Jane Howard 

James Joyce’s Ulysses retold over 10 hours in the theatre? Sign me up

With a new version of the James Joyce classic in development, epically long theatre is back on the menu. Jane Howard is in for the long haul. Are you?
  
  

Roman Tragedies
In need of a drink? Toneelgroep Amsterdam’s Anthony and Cleopatra, part of Ivo Van Hove’s six-hour Roman Tragedies. Photograph: Tristram Kenton

When you sit down in readiness to watch a piece of epic theatre, the air in the room feels different. One or two hour plays leave you space to live your life, but once you’ve committed to five, six or 10 hours on the trot, there is little else you can do that day but be in the theatre.

I’ve always found a sense of comradeship in the moments before these shows begin: we’re all in this for the long haul so it better be worth it.

It frequently is. Taking on the task of creating theatre that stretches through the better part of a day is no mean feat.The stakes are high and artists want to get it right. Some of my favourite theatre experiences have been watching these epic shows where everything else melts away.

It was in the steadily building delusion of Nature Theatre of Oklahoma’s Life & Times that I saw the first four parts and 10 hours of what will eventually be a 10-part, 24-hour work. Standing for an ovation at the end, we looked at the faces of artists who clearly just wanted to go home and sleep.

It was watching Angels in America at Belvoir that made me realise playwright Tony Kushner wrote each of his six acts slightly too short to maintain the dramatic tension. We were aching for each interval to end to get back into the theatre.

And it was seeing Ivo van Hove’s six-hour, interval-less Roman Tragedies at Adelaide festival that made it impossible to imagine these Shakespearean plays staged outside a continuous trilogy – or in any language other than Dutch.

Endurance performance can take on a certain mythology. I haven’t seen Elevator Repair Service’s eight-hour Gatz or Robert Lepage’s nine-hour Lipsynch, but I can repeat the breathless reviews of excitement I’ve heard about them, and the searing pans from those who went and found them overblown.

Epic theatre is sometimes seen as a gimmick but the pressure it puts on artists means it’s rarely that simple. On one level, the stories can be bigger and take us to places shorter plays cannot. At their best though, these shows can also be an exploration of time, of what it means to share space, and of the unique demands theatre puts on a performer’s body and mind.
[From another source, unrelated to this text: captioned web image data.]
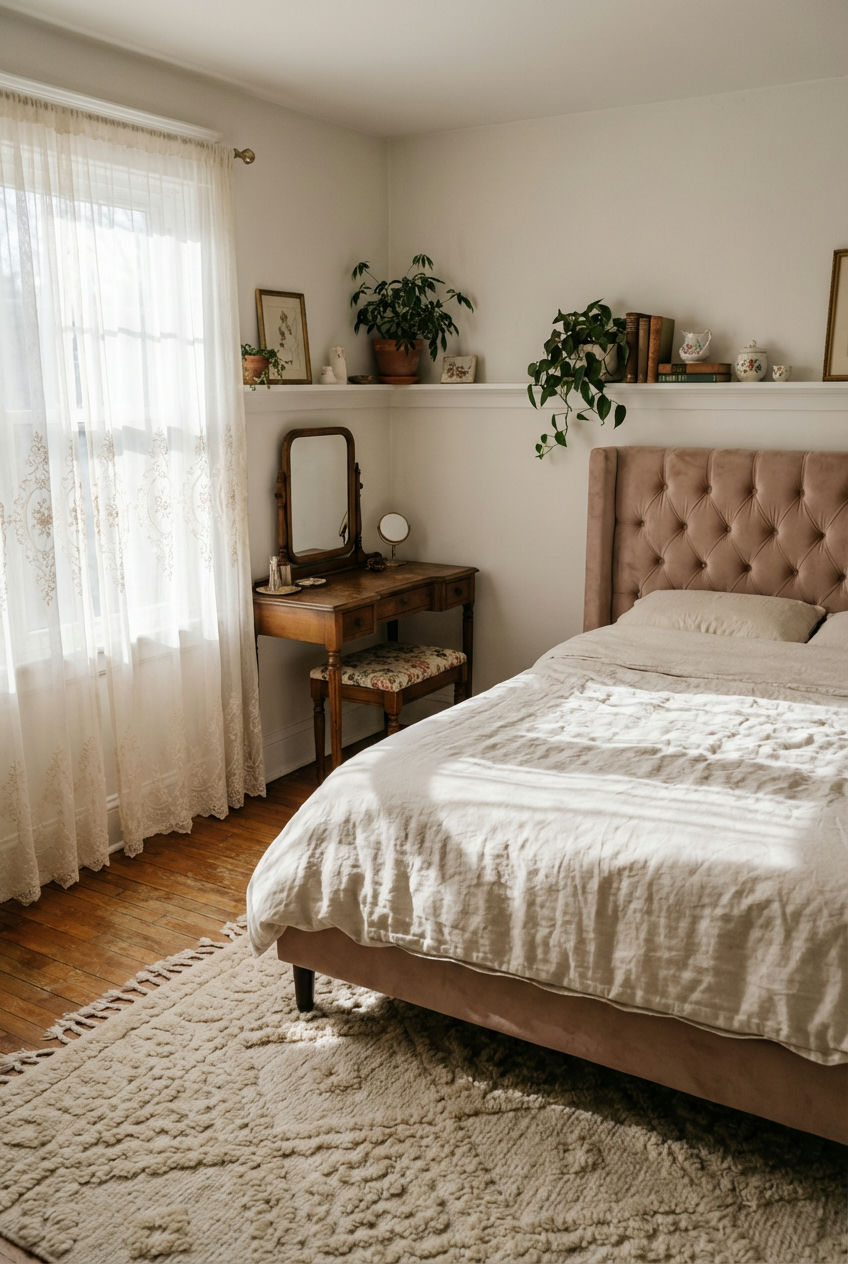 Romantic-Haven-with-Soft-Textures-2.webp
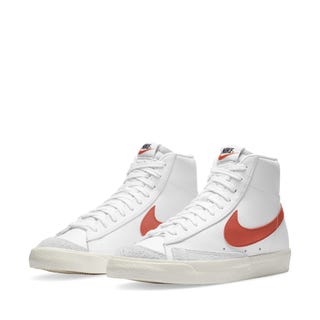 Nike Blazer Mid '77 Vintage Sneaker Nike Blazer Mid '77 Vintage Sneaker
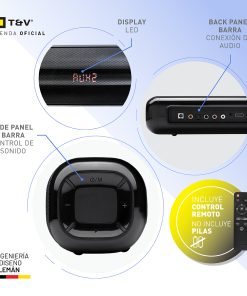 0b5e6ae7e7b617f765d680fabbc23915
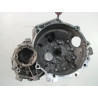 BOITE A VITESSE MECANIQUE VOLKSWAGEN PASSAT BERL. V 2005-2010 1.9 TDI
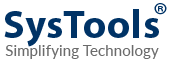 SysTools Logo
In Melbourne in 2013, I saw Taylor Mac perform 90 minutes of what will eventually become his epic work A 24-Decade History of Popular Music. Mac has now started showing three-hour versions of the work ahead of the day-long show next year. An artist figuring out his craft and how best to perform these songs, yes, but also akin to an athlete training to run a marathon.

I’m always excited by the possibility of epic theatre, but one new announcement has me especially thrilled. The Rabble are one of my favourite companies for their explorations of gender and for destroying pre-conceived notions of how theatre should operate. The work of theirs I’ve seen exists on a short time-scale, hour-long shows that punch the air out of you before you’re expelled from the theatre and forced to recalibrate to the real word.

I have no idea what will happen when I give myself over to them for a 10-hour, 18-part retelling of James Joyce’s Ulysses (and with the show in development who knows when that could be), but I can’t wait to find out.